- Singapore and the Netherlands saw the highest growth in numbers of electric cars and plug-in hybrids sold
- Expansion of charging infrastructure remains crucial to the success of e-mobility – Netherlands leads the way
- Falling prices for electric vehicles will further stimulate the market
Munich, October 2018: The heated debate surrounding climate change is putting the automotive industry under intense pressure. Europe's regulatory authorities have already set clear limits for manufacturers: Every OEM's entire vehicle fleet must average 95g CO2/km by 2021.The international Automotive Disruption Radar (ADR) published by Roland Berger indicates that automakers are on the right road to hitting this target: While global car sales figures are declining overall, sales of electrically powered vehicles are rising. In the past 12 months, 35 percent more electric cars and plug-in hybrids have been sold in Germany. Sales rose even more strongly in Singapore (241%) and the Netherlands (120%). The ADR regularly surveys a panel of around 16,000 consumers across 17 countries to analyze key automotive trends.
In spite of this positive development, the share of electrically powered vehicles in the market remains low overall, with leading automotive nations still languishing in single digits. Electric cars and plug-in hybrids make up just 5 percent of the market in China, 2.5 percent in Germany and 1.8 percent in the United States.
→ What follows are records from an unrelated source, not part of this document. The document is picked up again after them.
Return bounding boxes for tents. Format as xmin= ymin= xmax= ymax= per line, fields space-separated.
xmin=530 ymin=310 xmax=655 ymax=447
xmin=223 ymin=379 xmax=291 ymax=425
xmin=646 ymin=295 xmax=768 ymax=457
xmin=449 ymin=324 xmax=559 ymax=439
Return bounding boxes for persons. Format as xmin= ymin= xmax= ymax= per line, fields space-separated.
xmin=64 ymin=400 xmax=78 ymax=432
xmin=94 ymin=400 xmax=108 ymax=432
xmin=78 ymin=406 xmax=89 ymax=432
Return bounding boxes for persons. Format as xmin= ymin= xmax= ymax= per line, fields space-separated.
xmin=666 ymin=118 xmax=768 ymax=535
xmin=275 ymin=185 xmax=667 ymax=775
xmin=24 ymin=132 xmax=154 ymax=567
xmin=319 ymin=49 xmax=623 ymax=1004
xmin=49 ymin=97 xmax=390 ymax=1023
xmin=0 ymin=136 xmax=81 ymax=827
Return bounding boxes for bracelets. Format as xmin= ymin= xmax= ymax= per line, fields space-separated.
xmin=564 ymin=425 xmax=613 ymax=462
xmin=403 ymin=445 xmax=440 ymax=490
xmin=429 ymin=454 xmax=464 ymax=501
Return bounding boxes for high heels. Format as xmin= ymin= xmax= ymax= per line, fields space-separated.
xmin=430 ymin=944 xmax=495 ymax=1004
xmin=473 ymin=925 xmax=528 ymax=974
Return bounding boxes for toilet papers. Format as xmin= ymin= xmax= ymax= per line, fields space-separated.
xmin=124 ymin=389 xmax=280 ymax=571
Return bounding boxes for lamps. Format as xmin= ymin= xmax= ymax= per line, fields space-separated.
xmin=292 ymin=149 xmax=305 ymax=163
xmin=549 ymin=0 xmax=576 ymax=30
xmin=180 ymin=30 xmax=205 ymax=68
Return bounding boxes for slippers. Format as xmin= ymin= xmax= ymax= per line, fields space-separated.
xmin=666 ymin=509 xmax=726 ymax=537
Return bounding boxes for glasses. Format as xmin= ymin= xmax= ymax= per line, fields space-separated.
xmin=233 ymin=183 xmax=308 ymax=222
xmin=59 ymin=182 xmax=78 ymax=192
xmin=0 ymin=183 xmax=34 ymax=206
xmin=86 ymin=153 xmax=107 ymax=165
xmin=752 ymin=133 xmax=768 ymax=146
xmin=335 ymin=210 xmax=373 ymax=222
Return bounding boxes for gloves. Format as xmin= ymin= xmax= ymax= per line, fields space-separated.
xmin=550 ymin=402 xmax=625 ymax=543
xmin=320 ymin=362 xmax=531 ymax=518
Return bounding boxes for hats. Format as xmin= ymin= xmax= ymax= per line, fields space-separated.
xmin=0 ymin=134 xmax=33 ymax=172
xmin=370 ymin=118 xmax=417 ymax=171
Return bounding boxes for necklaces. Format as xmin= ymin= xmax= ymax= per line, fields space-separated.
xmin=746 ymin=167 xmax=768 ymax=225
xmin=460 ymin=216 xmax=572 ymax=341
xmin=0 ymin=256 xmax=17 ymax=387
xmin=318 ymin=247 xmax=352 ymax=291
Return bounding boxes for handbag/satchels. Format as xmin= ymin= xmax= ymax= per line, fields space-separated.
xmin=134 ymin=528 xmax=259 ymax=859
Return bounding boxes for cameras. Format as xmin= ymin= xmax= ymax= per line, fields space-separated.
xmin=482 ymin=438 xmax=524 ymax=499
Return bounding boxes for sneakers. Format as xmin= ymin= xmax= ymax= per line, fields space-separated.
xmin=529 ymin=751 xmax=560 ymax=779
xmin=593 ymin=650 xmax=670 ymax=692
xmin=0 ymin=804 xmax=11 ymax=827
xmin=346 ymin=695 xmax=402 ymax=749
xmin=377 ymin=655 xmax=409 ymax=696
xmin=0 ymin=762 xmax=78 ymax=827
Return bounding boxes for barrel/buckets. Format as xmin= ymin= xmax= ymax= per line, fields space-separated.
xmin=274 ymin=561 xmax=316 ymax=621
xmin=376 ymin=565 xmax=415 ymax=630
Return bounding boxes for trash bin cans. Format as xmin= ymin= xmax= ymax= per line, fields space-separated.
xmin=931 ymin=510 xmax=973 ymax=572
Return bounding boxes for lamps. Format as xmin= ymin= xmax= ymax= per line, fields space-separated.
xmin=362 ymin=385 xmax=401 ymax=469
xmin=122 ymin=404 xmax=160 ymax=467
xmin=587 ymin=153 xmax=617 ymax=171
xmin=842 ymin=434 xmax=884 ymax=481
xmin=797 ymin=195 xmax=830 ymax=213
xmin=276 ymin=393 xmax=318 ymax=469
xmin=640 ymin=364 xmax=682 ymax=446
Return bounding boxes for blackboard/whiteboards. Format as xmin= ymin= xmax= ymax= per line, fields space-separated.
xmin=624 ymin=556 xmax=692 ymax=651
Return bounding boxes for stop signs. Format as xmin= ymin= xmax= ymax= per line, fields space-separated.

Infrastructure not being built fast enough
"While OEMs are ramping up their plants for electric vehicle production, safeguarding their future supplies of batteries and thereby facing up to the transformation in the automotive sector, the necessary infrastructure is still not in place," says Wolfgang Bernhart, Partner at Roland Berger. Leading the way in the expansion of charging infrastructure for electric cars is the Netherlands with an average of 29.3 charging stations per 100 km of road. China has 8.3, Germany 1.9 and the USA a mere 0.3.
The lack of infrastructure is also a crucial stumbling block to implementing the switch from conventional vehicles to electric cars in a city-center setting. In the ADR survey, 80 percent of 18-29-year-old American and Chinese respondents said they would be interested in buying an electric car. "More and more cities are regulating traffic and taking drastic measures like banning vehicles in order to meet their environmental targets," explains Stefan Riederle, co-author of the study. "Yet consumers would be prepared to make the switch."
Electric car prices falling
The growing willingness among consumers to accept electric mobility can be put down to the increased range of the vehicles and the wider choice of electric cars available: Whereas electric cars made up 10.8 percent of the total portfolio of vehicle models in 2017, today's figure has risen to 19 percent. And it is rising still. "We anticipate that electric car prices will become more attractive to customers as automakers remain compelled to meet their fleet emission targets," says Wolfgang Bernhart. "This is bound to act as an added stimulus to the electric mobility market."
Once e-mobility really gets going, OEMs will certainly benefit. At the moment, the margin on every electric car sold is still lower than the margin on an ICE. But as demand rises, it will pay to have special electric vehicle platforms, which will bring the cost per vehicle down even further. "This is not just good for carmakers," says Stefan Riederle. "It also makes electric mobility less expensive, and that is ultimately good for the environment."